Work to complete:
(A) According to the Tagore call for papers, why does Tagore's recognition of the interplay between solitude and community matter to writers and artists? Answer in one to three sentences.
(B) Which of Tagore's birth anniversaries does the special issue described in the Tagore call for papers celebrate?
(C) Write the next part of the Tagore call for papers, picking up right after its final sentence.

══ Document text ══

Call for Papers: Gitanjali and Beyond Celebrating 165th birth anniversary issue of Rabindranath Tagore Title: Celebrating Rabindranath Tagore’s Legacy; Personal Reflections on Creativity and Thought”

Rabindranath Tagore remains an enduring presence in the intellectual and artistic landscape of South Asia and beyond. His multifaceted legacy, spanning poetry, music, drama, fiction, creative nonfiction, painting, education, and political thought, offers not just a body of work, but a way of thinking and being. This special issue on his 165th birth anniversary invites contributors to engage personally and creatively with the question: What does Tagore mean to you as a creative writer, artist and thinker?

This is not a call for conventional academic exegesis. Instead, it is an invitation for deeply personal, reflective contributions that explore how Tagore’s ideas, aesthetics, and ethical commitments have shaped one’s creative and/or intellectual journey. The question we ask potential contributors is: how does one internalize and carry forward the Tagorean spirit in the contemporary world which is confronted with the crises arising from global conflicts, the dangers posed by climate change and inequality?

Tagore’s influence has been unobtrusive, but persuasive and persistent, his writing reflecting the rhythm of life itself. His deep humanism and belief in freedoms, has taught us to resist the tyranny of the outer world and embrace fluidity, pluralism and our innate imaginative impulse. His recognition of the unavoidable interplay between solitude and community, between the individual spirit and the collective song, mirrors the struggle of writers and artists in us as we strive to balance the need for private reflection with the urgency of public engagement.

═══
══ Recorded data ══

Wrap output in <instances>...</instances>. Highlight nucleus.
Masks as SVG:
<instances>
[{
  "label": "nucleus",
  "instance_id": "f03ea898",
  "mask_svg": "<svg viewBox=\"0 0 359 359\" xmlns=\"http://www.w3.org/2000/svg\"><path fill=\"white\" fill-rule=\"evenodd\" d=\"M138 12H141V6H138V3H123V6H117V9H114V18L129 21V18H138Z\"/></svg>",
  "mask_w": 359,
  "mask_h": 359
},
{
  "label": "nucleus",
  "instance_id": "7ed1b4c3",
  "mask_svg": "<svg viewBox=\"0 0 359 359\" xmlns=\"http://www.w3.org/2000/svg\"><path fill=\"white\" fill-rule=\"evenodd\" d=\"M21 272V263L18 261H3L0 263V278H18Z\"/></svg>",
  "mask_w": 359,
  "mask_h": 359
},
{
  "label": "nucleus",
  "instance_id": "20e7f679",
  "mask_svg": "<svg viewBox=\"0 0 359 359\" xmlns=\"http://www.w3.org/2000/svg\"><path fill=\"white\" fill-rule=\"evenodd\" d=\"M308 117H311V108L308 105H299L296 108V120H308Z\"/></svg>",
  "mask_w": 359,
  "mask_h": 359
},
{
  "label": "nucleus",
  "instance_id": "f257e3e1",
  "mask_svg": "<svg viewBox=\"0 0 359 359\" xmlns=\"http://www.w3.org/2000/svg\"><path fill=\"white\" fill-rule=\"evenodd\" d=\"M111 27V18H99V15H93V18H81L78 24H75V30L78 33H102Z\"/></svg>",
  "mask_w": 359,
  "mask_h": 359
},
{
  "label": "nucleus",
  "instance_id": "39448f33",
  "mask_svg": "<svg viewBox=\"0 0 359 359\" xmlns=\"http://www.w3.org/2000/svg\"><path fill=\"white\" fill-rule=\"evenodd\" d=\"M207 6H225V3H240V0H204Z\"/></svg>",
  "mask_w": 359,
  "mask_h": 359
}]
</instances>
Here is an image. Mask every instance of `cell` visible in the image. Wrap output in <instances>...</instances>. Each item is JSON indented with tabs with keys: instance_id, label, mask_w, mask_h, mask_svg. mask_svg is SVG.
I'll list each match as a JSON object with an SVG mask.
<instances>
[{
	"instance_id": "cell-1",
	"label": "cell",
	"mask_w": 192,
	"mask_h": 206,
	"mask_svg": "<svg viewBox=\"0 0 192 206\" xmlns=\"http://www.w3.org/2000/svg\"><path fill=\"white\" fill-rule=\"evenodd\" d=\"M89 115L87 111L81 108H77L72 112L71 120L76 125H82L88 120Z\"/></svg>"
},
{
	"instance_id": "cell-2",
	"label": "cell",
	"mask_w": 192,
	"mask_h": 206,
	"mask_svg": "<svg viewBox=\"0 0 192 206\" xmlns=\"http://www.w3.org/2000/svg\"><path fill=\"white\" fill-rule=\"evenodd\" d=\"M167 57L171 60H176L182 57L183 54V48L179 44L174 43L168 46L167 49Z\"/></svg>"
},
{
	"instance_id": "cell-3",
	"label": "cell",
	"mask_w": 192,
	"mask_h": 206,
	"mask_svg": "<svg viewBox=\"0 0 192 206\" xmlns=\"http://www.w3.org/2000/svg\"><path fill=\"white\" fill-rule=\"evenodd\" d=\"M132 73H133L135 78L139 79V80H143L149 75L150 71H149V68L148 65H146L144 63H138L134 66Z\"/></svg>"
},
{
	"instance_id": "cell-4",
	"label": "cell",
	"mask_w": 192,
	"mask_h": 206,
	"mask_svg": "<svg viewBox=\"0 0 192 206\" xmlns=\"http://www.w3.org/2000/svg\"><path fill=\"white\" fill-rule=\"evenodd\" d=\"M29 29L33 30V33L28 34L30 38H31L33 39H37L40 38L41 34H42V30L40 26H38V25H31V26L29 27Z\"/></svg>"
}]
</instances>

═══

The results:
(A) It mirrors the struggle that writers and artists face as they try to balance their need for private reflection with the urgency of public engagement. The interplay it describes, between the individual spirit and the collective song, is the same tension they work through in their own creative lives.

(B) His 165th birth anniversary.

(C)
Tagore’s prose and poetry have helped us to understand the power of emotional restraint — how profound feelings can reside in simple metaphors, how political resistance can dwell within a lyric. His meditations on the natural world, on love and mortality, on colonialism and nationalism, continue to collectively offer a model for integrated thinking. He reminds us that the creative act is not merely a reaction to the world, but a re-creation of it — infused with empathy, curiosity, the consciousness of truth and a cry for positive change.

This issue will welcome diverse voices from around the world – of poets, fiction writers, essayists, artists, playwrights, educators, environmentalists, historians and philosophers and the work of artists—reflecting on how Tagore has influenced their thinking and creativity. Contributions can take the form of personal essays, lyrical reflections, creative nonfiction, artwork and diverse hybrid forms. We are especially interested in pieces that do not merely praise Tagore, but enter into a dialogue with him on different aspects of his work.

How has Tagore imbued your sense of language, of beauty, of purpose? How do you view his legacy across boundaries of culture, caste, gender, and ideology? In a time when the humanities, the arts and culture are under threat of being considered dispensable, what does it mean to hold on to Tagore’s vision of the world as ‘a prayer of the soul for the light of the divine’

This special issue hopes to create a space for the freedoms we value – of expression and creativity as we bear witness to the continuing impact of one of the greatest literary minds of the modern era in Rabindranath Tagore.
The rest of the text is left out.